When invited at someone’s home (for dinner)

Of course, you are expected to be as polite as in public. But there are some specifications. First of all, arrive on time. Being late is considered very rude. Also avoid arriving too early. Then, offer your host a gift, like a bottle of wine. And basically, you should wait for everyone to be served before starting to eat. Do not talk when your mouth is full of food, do not lean your elbows on the table, eat silently and ask someone to give you an item, rather than reaching it by yourself. And remember to send your host a ‘thank you’ note afterwards.

Using cutlery and plates is also done regarding some rules. Hold the fork in your left hand, and the knife in your right one, and never eat food off your knife. Moreover, except when attending to a barbecue or an informal dinner/lunch, do not use your fingers to eat.

 

In public places (restaurant, hotel…)

Would you need anything or any information, start with “Excuse me, could you please…” or “May I…”. Moreover, it is more polite to use the term “ladies” or “gents” instead of toilet in public places.

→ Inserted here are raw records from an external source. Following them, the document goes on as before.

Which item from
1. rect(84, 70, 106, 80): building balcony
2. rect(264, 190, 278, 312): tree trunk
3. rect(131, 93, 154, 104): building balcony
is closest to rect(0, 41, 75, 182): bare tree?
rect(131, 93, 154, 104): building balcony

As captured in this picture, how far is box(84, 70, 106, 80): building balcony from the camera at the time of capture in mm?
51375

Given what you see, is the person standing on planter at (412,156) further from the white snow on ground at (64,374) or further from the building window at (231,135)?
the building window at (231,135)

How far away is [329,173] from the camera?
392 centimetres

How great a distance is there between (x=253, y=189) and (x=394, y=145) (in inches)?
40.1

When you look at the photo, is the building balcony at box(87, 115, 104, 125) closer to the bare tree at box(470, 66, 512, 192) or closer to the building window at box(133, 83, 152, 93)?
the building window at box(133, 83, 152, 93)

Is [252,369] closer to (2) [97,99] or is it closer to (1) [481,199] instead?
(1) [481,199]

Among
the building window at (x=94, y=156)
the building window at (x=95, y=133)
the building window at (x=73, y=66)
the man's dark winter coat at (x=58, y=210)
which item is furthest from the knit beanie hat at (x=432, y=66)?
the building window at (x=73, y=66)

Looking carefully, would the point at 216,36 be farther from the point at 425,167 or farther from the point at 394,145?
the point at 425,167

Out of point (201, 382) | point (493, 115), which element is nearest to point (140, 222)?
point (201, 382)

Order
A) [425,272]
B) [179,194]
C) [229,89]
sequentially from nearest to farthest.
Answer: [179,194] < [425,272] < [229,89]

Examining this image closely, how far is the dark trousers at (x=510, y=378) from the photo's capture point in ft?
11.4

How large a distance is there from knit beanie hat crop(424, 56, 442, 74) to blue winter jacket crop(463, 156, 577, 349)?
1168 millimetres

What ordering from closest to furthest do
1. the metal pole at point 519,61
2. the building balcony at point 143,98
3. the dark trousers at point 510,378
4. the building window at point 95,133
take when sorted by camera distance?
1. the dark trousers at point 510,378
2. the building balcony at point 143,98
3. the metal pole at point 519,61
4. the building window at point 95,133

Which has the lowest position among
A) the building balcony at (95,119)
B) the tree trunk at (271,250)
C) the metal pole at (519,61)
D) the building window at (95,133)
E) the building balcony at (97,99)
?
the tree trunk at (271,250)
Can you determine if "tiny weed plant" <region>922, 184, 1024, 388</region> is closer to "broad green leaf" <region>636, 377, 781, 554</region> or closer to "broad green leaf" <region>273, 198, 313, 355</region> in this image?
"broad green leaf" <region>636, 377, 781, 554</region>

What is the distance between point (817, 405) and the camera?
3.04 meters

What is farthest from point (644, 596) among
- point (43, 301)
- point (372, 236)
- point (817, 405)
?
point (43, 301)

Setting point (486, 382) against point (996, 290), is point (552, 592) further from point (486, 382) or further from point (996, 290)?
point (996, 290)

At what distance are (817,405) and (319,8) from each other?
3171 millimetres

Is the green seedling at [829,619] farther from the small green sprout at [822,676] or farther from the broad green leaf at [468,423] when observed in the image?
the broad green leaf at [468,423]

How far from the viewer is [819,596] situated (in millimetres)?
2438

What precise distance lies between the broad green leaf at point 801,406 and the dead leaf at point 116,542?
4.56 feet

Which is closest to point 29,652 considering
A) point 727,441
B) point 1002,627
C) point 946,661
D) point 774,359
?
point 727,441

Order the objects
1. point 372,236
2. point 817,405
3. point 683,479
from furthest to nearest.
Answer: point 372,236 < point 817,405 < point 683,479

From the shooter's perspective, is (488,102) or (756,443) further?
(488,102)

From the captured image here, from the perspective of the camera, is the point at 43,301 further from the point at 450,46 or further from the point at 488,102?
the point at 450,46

Then, it is usual to tip waiters, for example in a hotel (when a member of the staff provided you a service or helped you), at the hairdresser, or in a restaurant. In this case, we usually add an amount of 10% of the bill if the service charge is not already included.

 

Of course, there are many other rules of courteousness to follow every day, everywhere, sometimes depending on your sex, age or social position.

But, as it can be noticed, many changes in the social and economic environment occurred, leading to a modernisation of the British social etiquette. It is now common to adopt less formal behaviour as well in public as in private life. Nowadays, some of the codes mentioned above may be old-fashioned. But many others are remaining relevant. Try to respect them for a better stay in England.